Sweet Hearts Dance is a 1988 American comedy drama film directed by Robert Greenwald. The screenplay by Ernest Thompson centers on two small town couples, one married for several years and the other at the beginning of their relationship.

The film was shot on location in Hyde Park, Vermont at Paul and Martha Mullins' house. The school gym built as a film set remained in use as Hyde Park Elementary School's gym until 2017.

==Plot==
It's Halloween, and New England contractor Wiley Boon, married to his high school sweetheart Sandra and the father of three children, feels smothered after fifteen years of the same routine and is facing a midlife crisis. His best friend, local high school principal Sam Manners, is on the verge of starting a relationship with Adie Nims, a recent transplant from Florida and the new teacher at the grade school. During Thanksgiving dinner, Wiley and Sandra have a minor disagreement that prompts him to leave his family and move into a mobile home to sort through his feelings of emotional unrest. Using subsequent holidays as a background, the film focuses on both their efforts to recapture the magic of their early years together.

==Cast==
- Don Johnson as Wiley Boon
- Susan Sarandon as Sandra Boon
- Jeff Daniels as Sam Manners
- Elizabeth Perkins as Adie Nims
- Kate Reid as Pearne Manners
- Justin Henry as Kyle Boon
- Holly Marie Combs as Debs Boon
- Bernie Sanders as Bernie, a man giving out Halloween candy

==Reception==
===Critical response===
Janet Maslin of The New York Times thought "the rapport between the film's four principals is so well established that its romantic quadrille about the various ups and downs of two humorously contrasting couples really does come to life." She added, "Sweet Hearts Dance . . . approaches love as a series of fits and starts. It approaches narrative in much the same way, which would be more of a problem if the film were not so enjoyably loose-jointed anyhow . . . [It] tends to drift, but it has good humor and an easygoing appeal, not to mention a thoroughly attractive cast."

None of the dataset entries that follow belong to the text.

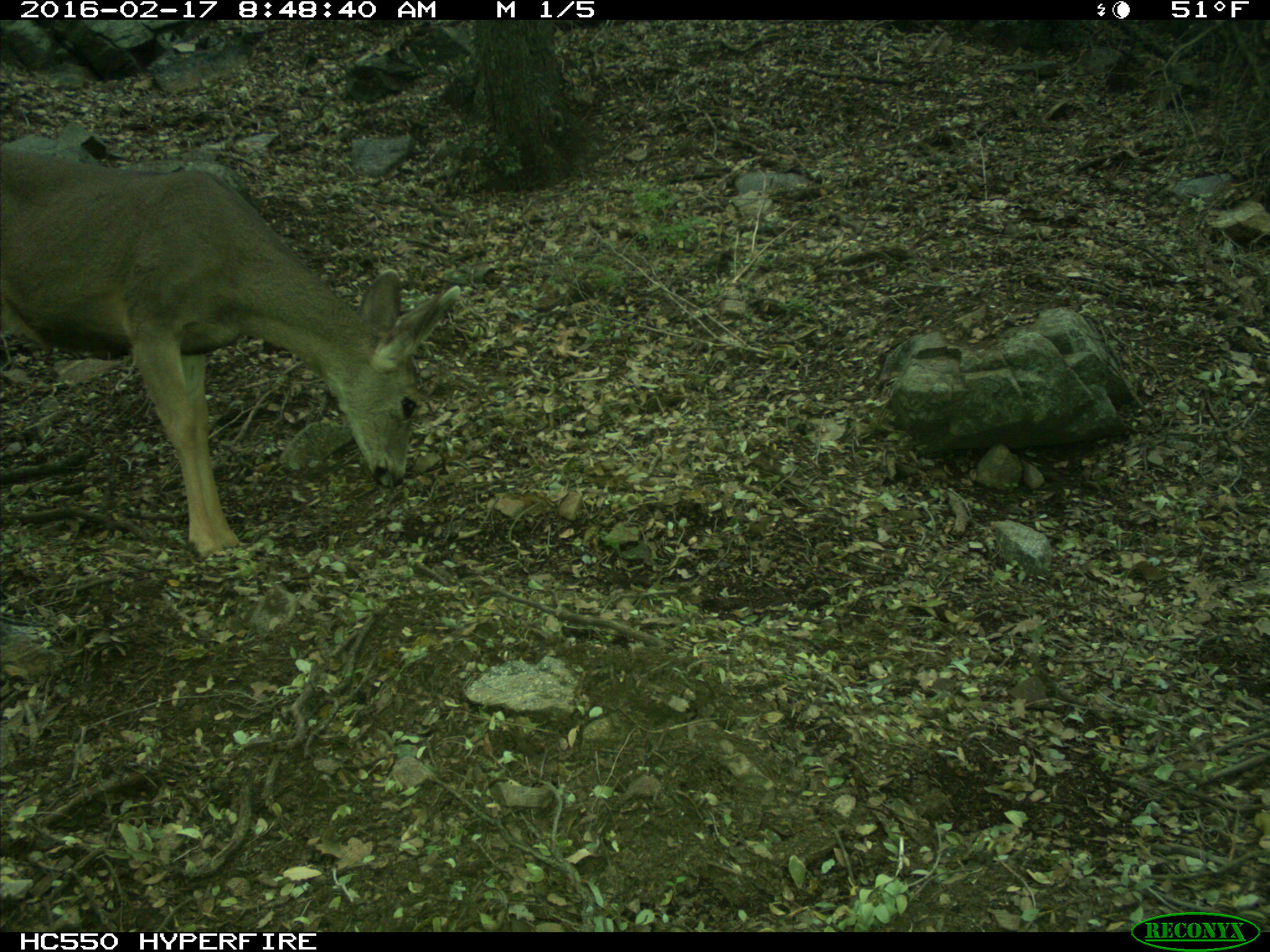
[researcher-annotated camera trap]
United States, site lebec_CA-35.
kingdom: Animalia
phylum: Chordata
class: Mammalia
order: Artiodactyla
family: Cervidae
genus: Odocoileus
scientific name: Odocoileus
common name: deer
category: unidentified deer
Unidentified deer (deer) (Odocoileus).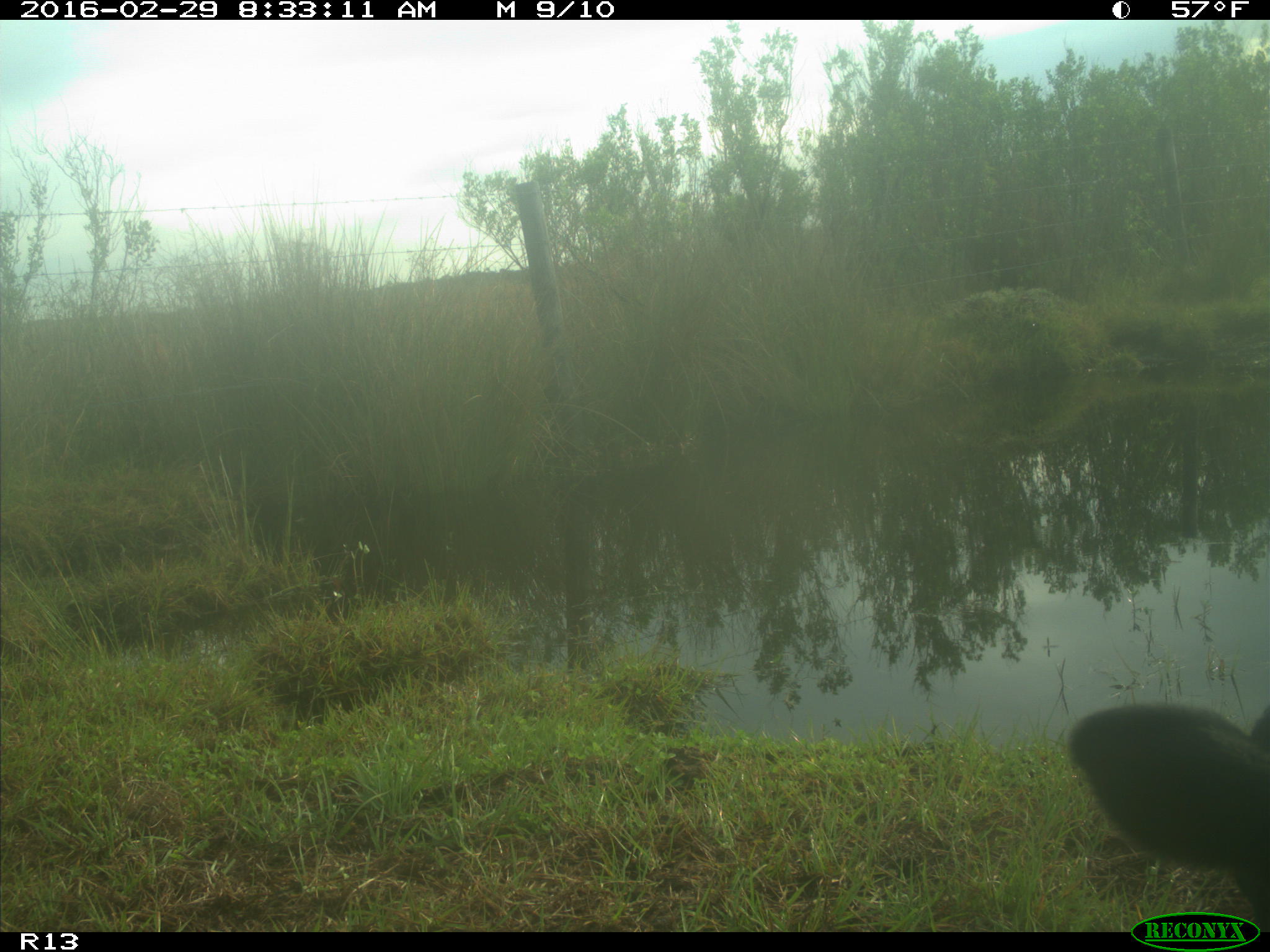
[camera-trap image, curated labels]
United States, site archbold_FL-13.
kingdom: Animalia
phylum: Chordata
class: Mammalia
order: Artiodactyla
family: Bovidae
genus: Bos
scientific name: Bos taurus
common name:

Roger Ebert of the Chicago Sun-Times rated the film two out of four stars. He felt the screenplay "seems to meander in whatever direction the filmmakers thought they could find an inspiration" but added, "And yet the film is not without merit. All of the performances are interesting, and although I was not surprised that three of the four leads were good, I was surprised at how effective Don Johnson was in his role. It's the best thing he's done, and shows he can do good things." He concluded, "There were times when I thought I'd seen this movie before – maybe in The Four Seasons by Alan Alda or, for that matter, in any film by Alda. Made by sensitive, sophisticated middle-age men about sensitive middle-age men who are a little less sophisticated, the movie drips with nostalgia, but sometimes what everybody seems to want isn't love, but a gift certificate at L.L. Bean. The lifestyle itself threatens to upstage the drama, and as the wholesome New Englanders go about their wholesome New England pastimes, even suffering begins to look picturesque."

Rita Kempley of The Washington Post described the film as "thirtysomething in needlepoint" and commented, "With its comfortable characters and small-town setting, it's as homey as hash – almost as if the director just threw it together like a housewife with unexpected company. It's not a grand movie, but an enjoyable midlife comedy that features Don Johnson in a breakthrough performance."

===Box office===
The film was not a box office success, only making $3 million on a budget of $9 million.